- [HOW TO COMPLETE THIS TASK] Using the listing below, copy exactly each line from the one that has "Recycling Glass Insulators" through the one that has "The Neka Creative"; omit the pictures.

- [DATA PROVIDED]
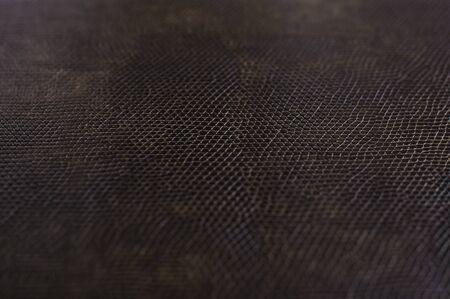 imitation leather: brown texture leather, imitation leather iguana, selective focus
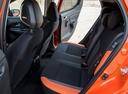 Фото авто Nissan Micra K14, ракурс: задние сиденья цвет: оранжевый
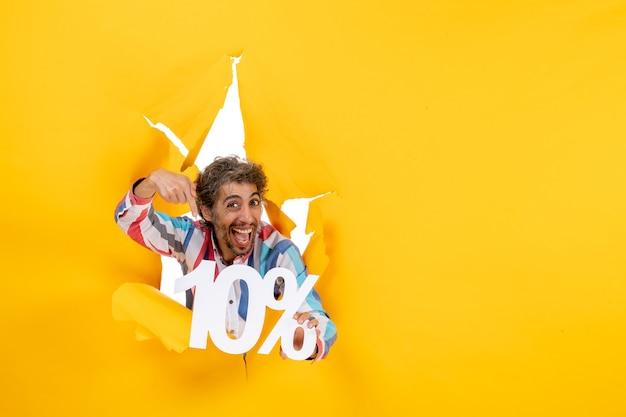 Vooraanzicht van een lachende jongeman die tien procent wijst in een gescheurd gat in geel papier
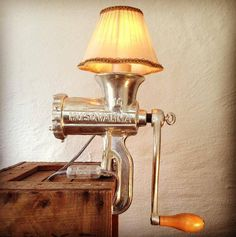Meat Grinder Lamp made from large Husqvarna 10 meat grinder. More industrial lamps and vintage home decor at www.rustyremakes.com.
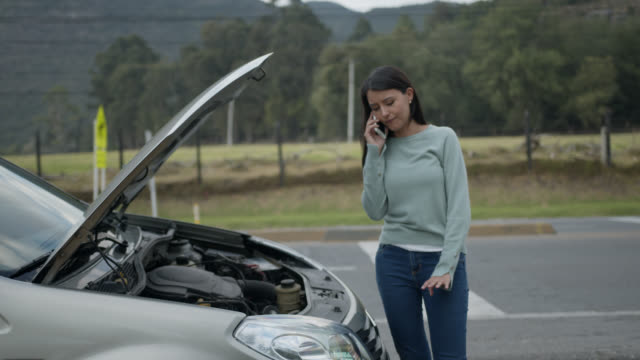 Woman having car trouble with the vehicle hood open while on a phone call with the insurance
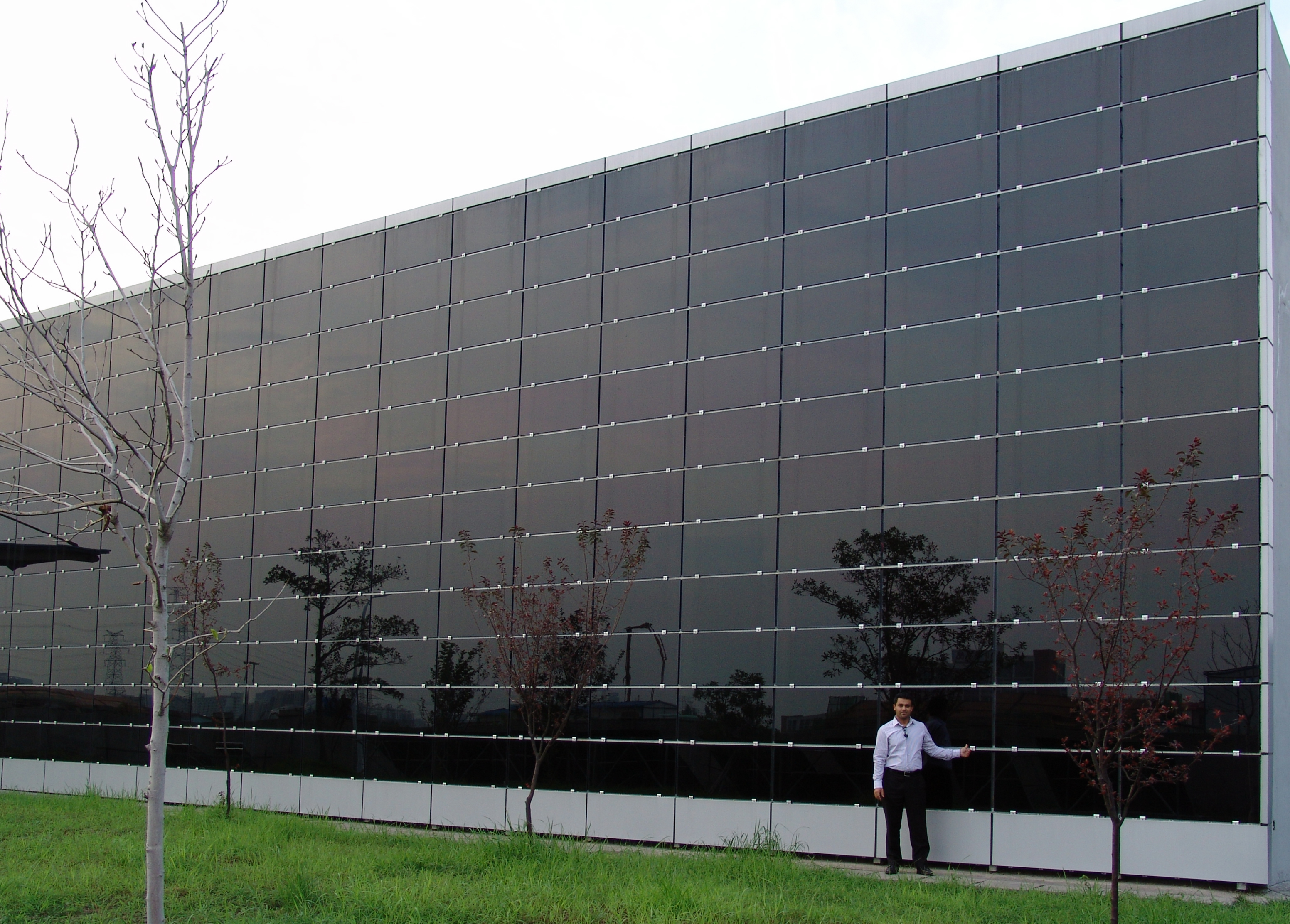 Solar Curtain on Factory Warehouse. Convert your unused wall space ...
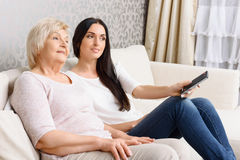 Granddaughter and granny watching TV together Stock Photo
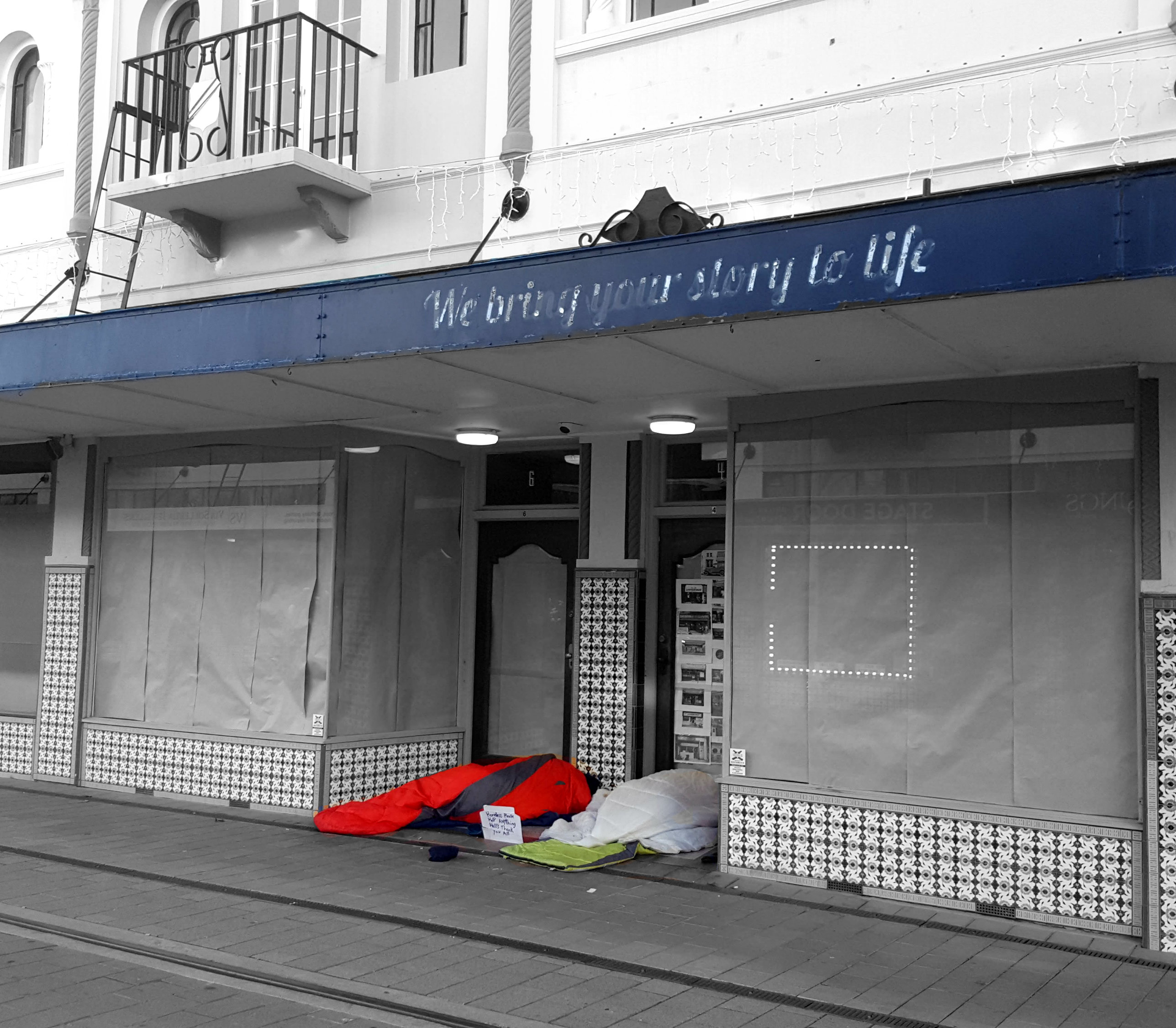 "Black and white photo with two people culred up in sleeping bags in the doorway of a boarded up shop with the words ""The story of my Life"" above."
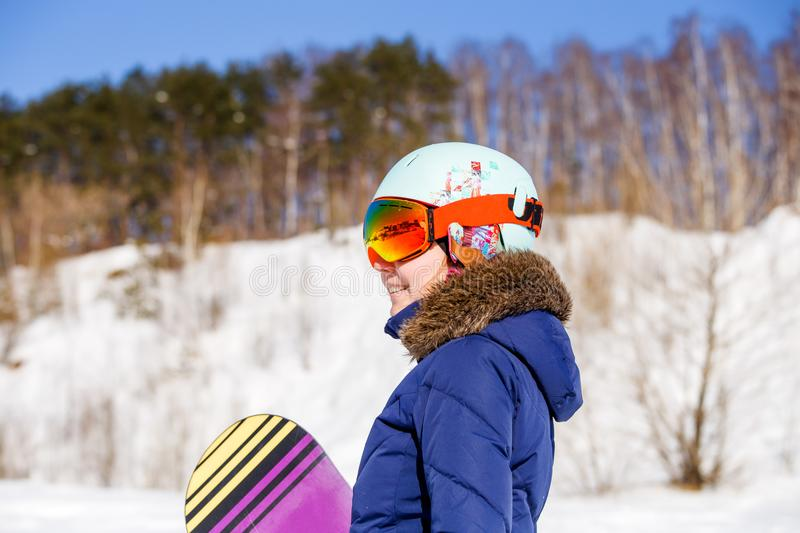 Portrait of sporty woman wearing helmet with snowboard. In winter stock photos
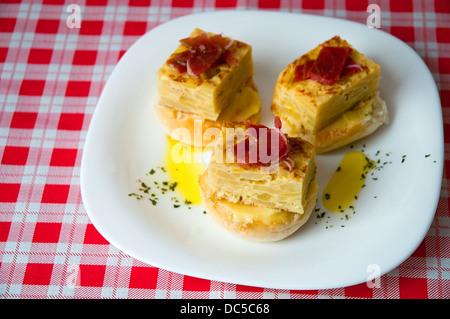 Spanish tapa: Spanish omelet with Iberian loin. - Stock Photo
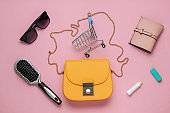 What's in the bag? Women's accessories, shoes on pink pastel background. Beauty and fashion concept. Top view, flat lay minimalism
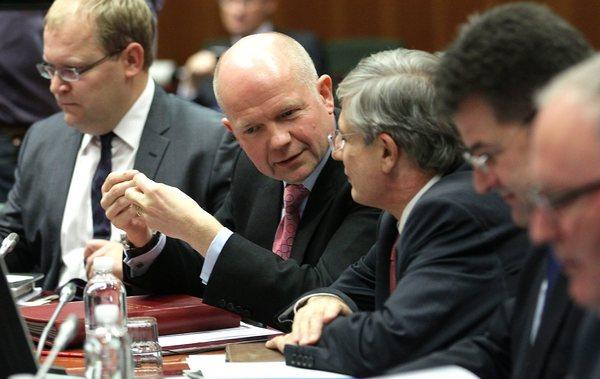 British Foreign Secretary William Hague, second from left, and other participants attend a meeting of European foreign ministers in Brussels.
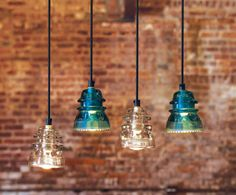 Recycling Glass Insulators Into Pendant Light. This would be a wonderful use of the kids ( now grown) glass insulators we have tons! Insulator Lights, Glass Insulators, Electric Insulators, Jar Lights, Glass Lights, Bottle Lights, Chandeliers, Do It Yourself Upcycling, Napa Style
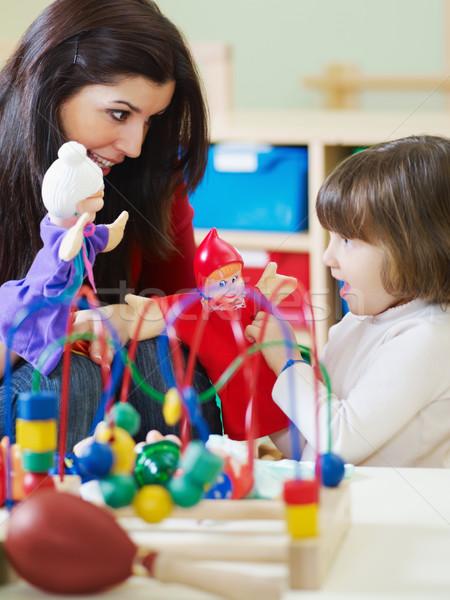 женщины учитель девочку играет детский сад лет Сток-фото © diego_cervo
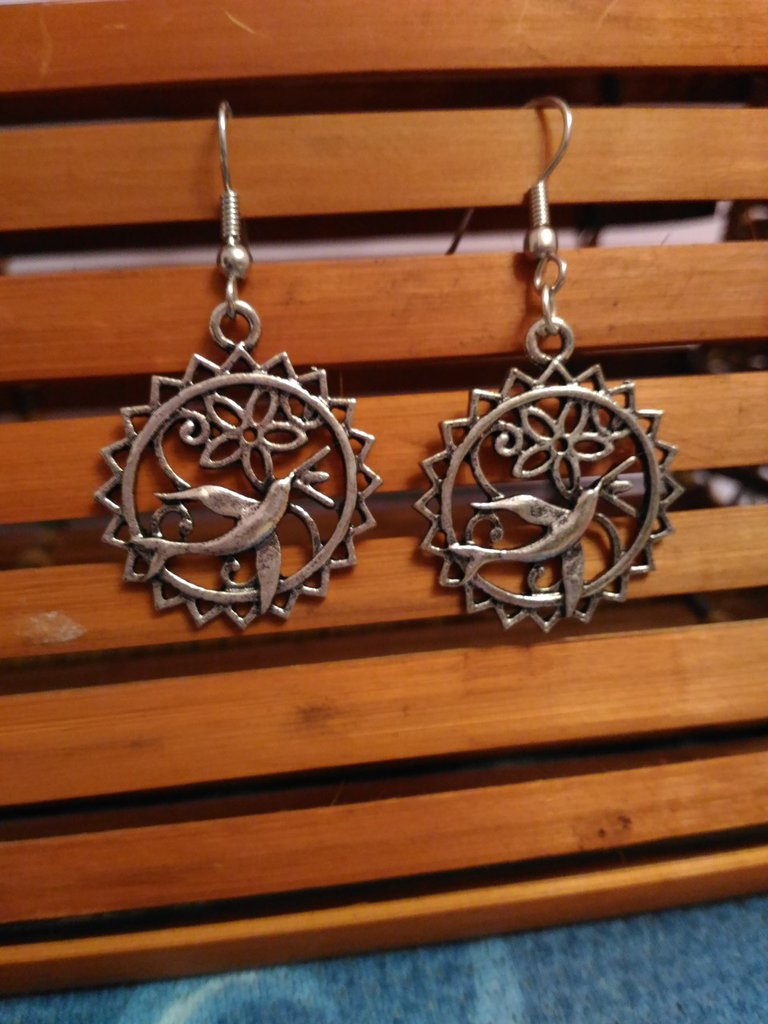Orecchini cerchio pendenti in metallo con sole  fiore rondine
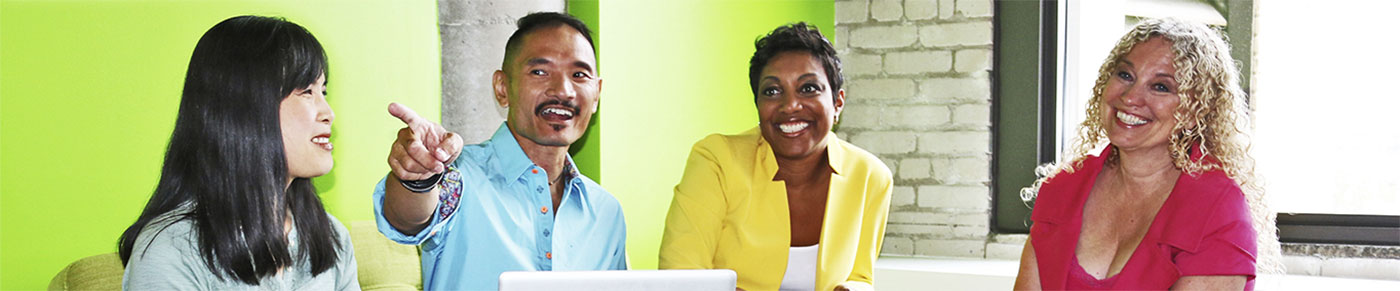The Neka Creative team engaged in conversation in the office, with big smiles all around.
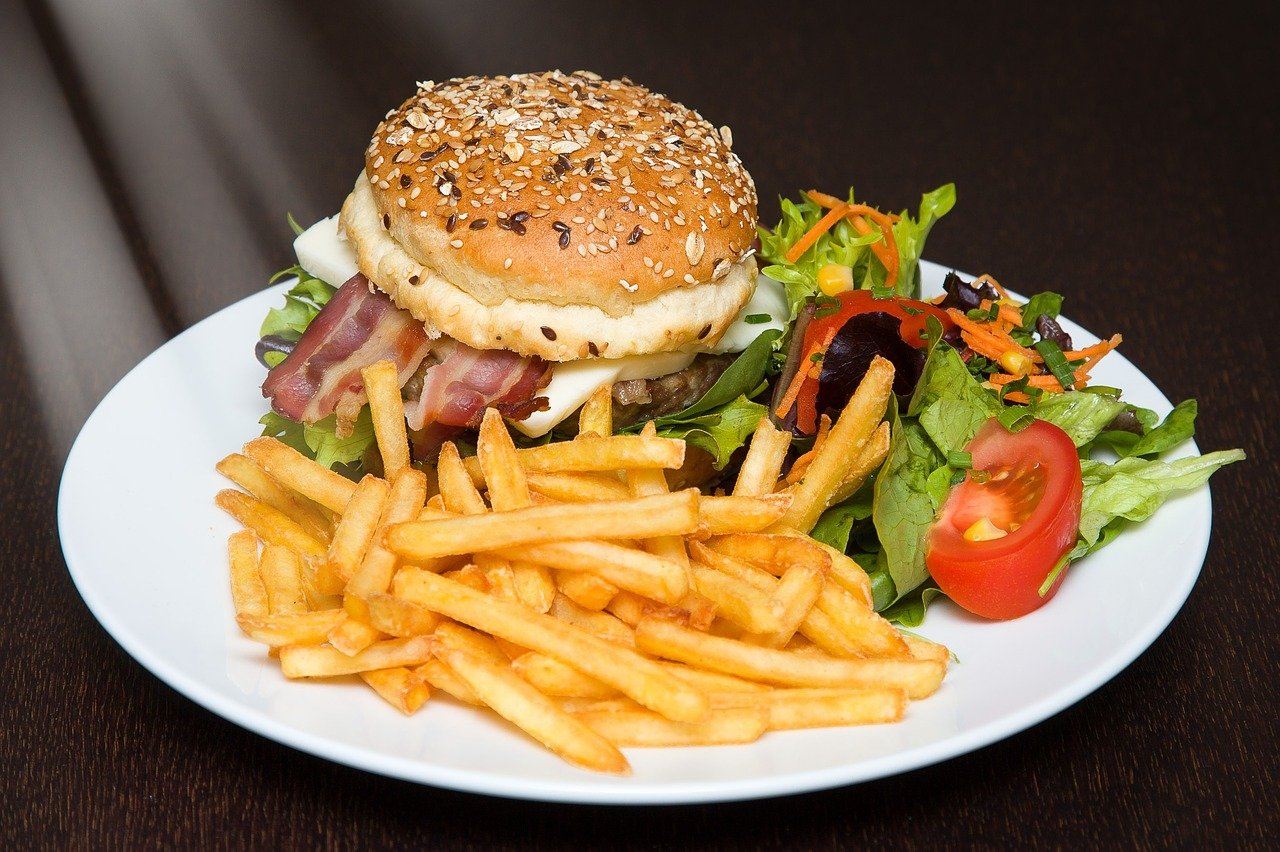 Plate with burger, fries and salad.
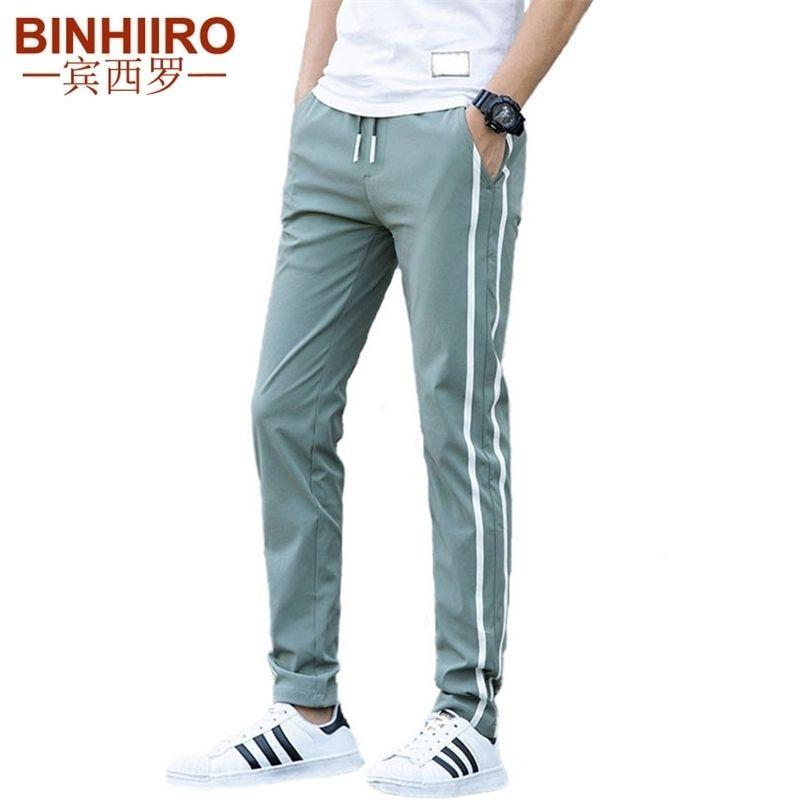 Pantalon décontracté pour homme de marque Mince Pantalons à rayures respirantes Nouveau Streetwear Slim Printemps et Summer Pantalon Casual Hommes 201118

- [EXERCISE RESULT]
 Recycling Glass Insulators Into Pendant Light. This would be a wonderful use of the kids ( now grown) glass insulators we have tons! Insulator Lights, Glass Insulators, Electric Insulators, Jar Lights, Glass Lights, Bottle Lights, Chandeliers, Do It Yourself Upcycling, Napa Style
 женщины учитель девочку играет детский сад лет Сток-фото © diego_cervo
Orecchini cerchio pendenti in metallo con sole  fiore rondine
The Neka Creative team engaged in conversation in the office, with big smiles all around.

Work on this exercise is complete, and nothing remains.